(Spatial reasoning dataset excerpts)
========

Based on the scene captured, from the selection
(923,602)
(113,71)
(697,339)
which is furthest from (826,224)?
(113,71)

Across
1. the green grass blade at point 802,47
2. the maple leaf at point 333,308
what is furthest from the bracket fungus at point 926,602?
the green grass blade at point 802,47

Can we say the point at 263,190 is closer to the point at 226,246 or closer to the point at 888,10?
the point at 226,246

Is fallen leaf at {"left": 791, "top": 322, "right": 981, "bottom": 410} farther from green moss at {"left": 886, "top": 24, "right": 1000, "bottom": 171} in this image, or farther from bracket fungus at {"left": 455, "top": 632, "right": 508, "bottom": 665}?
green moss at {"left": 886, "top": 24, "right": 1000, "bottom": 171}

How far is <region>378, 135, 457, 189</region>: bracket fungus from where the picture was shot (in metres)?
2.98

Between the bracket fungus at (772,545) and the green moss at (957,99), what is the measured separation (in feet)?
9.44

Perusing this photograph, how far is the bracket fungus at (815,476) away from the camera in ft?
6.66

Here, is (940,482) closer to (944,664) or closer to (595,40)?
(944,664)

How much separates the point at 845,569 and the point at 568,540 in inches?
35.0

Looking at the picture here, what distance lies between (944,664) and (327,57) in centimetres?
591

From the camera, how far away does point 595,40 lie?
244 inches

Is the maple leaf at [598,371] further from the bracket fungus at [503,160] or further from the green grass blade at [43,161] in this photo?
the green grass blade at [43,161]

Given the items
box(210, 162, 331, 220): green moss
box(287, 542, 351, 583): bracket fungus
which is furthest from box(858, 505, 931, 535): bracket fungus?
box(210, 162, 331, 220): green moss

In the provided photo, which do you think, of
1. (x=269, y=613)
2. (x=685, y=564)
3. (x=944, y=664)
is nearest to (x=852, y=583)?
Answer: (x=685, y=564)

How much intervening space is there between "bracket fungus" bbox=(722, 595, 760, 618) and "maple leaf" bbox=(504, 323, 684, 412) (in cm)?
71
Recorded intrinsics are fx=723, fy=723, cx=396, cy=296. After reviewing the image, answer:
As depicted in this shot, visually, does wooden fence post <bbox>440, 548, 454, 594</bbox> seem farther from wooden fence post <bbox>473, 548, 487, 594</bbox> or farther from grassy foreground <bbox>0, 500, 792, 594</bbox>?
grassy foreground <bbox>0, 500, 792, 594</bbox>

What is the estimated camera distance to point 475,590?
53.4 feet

========

=== Written task ===
Write out all records exactly, keeping every detail.

=== Full answer ===
Based on the scene captured, from the selection
(923,602)
(113,71)
(697,339)
which is furthest from (826,224)?
(113,71)

Across
1. the green grass blade at point 802,47
2. the maple leaf at point 333,308
what is furthest from the bracket fungus at point 926,602?
the green grass blade at point 802,47

Can we say the point at 263,190 is closer to the point at 226,246 or closer to the point at 888,10?
the point at 226,246

Is fallen leaf at {"left": 791, "top": 322, "right": 981, "bottom": 410} farther from green moss at {"left": 886, "top": 24, "right": 1000, "bottom": 171} in this image, or farther from bracket fungus at {"left": 455, "top": 632, "right": 508, "bottom": 665}?
green moss at {"left": 886, "top": 24, "right": 1000, "bottom": 171}

How far is <region>378, 135, 457, 189</region>: bracket fungus from where the picture was shot (in metres)?
2.98

Between the bracket fungus at (772,545) and the green moss at (957,99), what is the measured separation (in feet)?
9.44

Perusing this photograph, how far is the bracket fungus at (815,476) away from the camera in ft?
6.66

Here, is (940,482) closer to (944,664) or closer to (595,40)?
(944,664)

How much separates the point at 845,569 and the point at 568,540 in inches?
35.0

Looking at the picture here, what distance lies between (944,664) and (327,57) in centimetres?
591

From the camera, how far away does point 595,40 lie?
244 inches

Is the maple leaf at [598,371] further from the bracket fungus at [503,160] or further from the green grass blade at [43,161] in this photo?
the green grass blade at [43,161]

Given the items
box(210, 162, 331, 220): green moss
box(287, 542, 351, 583): bracket fungus
which is furthest from box(858, 505, 931, 535): bracket fungus?
box(210, 162, 331, 220): green moss

In the provided photo, which do you think, of
1. (x=269, y=613)
2. (x=685, y=564)
3. (x=944, y=664)
is nearest to (x=852, y=583)?
Answer: (x=685, y=564)

How much intervening space is there between "bracket fungus" bbox=(722, 595, 760, 618) and "maple leaf" bbox=(504, 323, 684, 412) (in cm)?
71
Recorded intrinsics are fx=723, fy=723, cx=396, cy=296. After reviewing the image, answer:
As depicted in this shot, visually, does wooden fence post <bbox>440, 548, 454, 594</bbox> seem farther from wooden fence post <bbox>473, 548, 487, 594</bbox> or farther from grassy foreground <bbox>0, 500, 792, 594</bbox>?
grassy foreground <bbox>0, 500, 792, 594</bbox>

What is the estimated camera distance to point 475,590?
53.4 feet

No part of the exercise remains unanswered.